The second tool in our Anti-Ageing Toolbox – Nutrition
This is a huge subject and a challenging one, as dietary advice is a bit of a moving target. It needs regular updating based on new research.
This will take quite a few instalments!
One thing is for sure though, you can exercise like a demon, but if your diet is poor, you will prematurely age and you will undermine your health.
Although keeping to a healthy weight is very important, I’m not going to offer any particular diets for weight loss here, but rather give an overview of what are the most important factors to apply to how you eat. The consequence of this will most likely have a positive affect on your weight anyway and will most certainly improve your health, which will in turn result in glowing looks (you know you want them!).
The most important change you can make is to cut out processed food. Foods that are chemically concocted, artificially flavoured, loaded with hormones and antibiotics and are often very different from “real” food.
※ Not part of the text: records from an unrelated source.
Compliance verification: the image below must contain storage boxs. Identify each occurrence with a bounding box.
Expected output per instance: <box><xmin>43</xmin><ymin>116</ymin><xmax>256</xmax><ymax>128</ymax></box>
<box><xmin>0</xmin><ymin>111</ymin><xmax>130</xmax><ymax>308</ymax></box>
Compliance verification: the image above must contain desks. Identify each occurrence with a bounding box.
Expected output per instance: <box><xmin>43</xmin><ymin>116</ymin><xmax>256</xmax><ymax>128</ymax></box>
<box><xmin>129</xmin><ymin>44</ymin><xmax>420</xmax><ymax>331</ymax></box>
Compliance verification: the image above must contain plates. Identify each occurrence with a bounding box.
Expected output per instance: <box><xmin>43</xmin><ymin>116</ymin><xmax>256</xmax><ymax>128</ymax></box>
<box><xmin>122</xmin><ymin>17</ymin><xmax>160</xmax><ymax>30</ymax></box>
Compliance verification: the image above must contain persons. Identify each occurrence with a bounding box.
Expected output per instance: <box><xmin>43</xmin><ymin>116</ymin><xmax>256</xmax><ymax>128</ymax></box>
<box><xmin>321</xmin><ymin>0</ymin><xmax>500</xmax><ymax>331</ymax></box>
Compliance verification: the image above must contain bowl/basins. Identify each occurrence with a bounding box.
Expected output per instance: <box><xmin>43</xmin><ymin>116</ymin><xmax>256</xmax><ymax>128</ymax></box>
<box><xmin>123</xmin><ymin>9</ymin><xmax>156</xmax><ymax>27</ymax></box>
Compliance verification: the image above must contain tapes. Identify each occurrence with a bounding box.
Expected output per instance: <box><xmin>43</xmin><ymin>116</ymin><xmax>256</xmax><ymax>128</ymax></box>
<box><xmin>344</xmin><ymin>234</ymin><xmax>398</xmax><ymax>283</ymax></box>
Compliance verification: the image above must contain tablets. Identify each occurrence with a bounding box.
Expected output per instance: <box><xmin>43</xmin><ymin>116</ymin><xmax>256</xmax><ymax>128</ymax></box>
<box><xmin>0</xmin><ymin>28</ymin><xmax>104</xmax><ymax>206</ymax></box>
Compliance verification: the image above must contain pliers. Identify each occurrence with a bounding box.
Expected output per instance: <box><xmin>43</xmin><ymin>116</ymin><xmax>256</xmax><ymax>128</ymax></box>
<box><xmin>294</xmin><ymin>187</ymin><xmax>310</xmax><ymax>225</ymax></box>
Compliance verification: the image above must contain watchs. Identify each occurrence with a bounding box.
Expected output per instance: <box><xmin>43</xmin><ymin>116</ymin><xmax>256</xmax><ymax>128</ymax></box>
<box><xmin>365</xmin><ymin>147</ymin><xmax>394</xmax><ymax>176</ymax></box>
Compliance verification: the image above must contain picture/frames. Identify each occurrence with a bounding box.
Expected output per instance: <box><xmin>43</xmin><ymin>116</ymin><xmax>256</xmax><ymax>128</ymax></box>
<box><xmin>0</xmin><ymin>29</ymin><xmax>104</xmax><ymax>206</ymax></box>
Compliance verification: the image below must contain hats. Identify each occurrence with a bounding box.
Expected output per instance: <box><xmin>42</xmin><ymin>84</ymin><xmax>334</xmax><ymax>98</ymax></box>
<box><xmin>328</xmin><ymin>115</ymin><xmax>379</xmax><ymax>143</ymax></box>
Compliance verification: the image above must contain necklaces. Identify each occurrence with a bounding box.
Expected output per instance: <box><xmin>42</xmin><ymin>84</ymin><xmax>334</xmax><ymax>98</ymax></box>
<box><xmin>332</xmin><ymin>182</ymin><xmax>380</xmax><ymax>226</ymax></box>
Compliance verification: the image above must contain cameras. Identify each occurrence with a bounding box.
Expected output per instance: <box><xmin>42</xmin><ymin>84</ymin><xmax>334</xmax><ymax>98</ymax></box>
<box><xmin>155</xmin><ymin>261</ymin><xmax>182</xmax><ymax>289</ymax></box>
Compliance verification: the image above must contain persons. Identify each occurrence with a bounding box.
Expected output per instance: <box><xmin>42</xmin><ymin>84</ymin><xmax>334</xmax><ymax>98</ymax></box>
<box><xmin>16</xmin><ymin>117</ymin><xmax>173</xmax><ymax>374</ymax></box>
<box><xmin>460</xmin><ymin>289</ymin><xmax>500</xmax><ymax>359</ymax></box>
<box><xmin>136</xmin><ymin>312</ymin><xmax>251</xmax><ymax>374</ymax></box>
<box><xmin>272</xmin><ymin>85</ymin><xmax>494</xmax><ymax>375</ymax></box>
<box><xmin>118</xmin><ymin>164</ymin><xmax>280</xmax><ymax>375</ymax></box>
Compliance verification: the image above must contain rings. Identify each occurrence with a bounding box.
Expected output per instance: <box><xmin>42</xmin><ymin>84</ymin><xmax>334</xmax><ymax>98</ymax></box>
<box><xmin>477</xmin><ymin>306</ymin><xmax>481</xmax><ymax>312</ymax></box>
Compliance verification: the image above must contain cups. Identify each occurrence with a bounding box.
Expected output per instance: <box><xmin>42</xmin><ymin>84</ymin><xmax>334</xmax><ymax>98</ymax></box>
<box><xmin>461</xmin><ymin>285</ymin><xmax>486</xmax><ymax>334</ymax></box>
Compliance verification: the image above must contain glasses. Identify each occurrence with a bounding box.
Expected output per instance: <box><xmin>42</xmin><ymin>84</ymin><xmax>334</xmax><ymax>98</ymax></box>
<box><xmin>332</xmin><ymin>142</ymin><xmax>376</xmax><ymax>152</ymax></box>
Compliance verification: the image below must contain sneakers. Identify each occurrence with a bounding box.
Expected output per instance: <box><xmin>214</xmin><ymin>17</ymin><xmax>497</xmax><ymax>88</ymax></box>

The other thing to avoid like the plague is hydrogenated fats or trans fats. They are usually found in processed foods, low fat foods and used to be in all margarines although that is no longer the case but do remember to check. It is most likely to be found in all foods with a long shelf life. Hydrogenated fat is vegetable oil that’s been blasted with hydrogen (giving it a similar structure to plastic) making it harder and therefore easier to stick to arteries. Recent research has shown that plaque deposits are being found in very young children.
You want food as close to it’s natural state as possible. The longer the ingredient list on the back of the package or tin, the further away from natural it will be. Nothing beats a home cooked meal. Unless it’s an “uncooked” one! It’s important to include a good proportion of raw food into your diet, like a salad or veggies very slightly steamed and slightly crunchy.
This is not a new concept.
As long ago as the 1930’s, Dr. Weston A. Price wrote a book called Nutrition and Physical Degeneration and what he writes still stands up today. He basically travelled the globe to try and determine why native populations who ate natural, traditional foods remained healthy well into old age while at the same time, industrialised nations were seeing a decline in health.
His findings of the native people he researched form the basis of how I have tried to eat for many years and how I believe we should all eat.
They included:
The foods were natural and unprocessed and organic (with no sugar, except a little honey or maple syrup)
The people only ate foods that grew in their local environment and were also therefore seasonal
They ate a large portion of their food raw
They all ate animal products (protein), including fat.
This really is basic common sense when you think about it. Plain and simple. It also coincides with absolutely up to date research on how we should eat.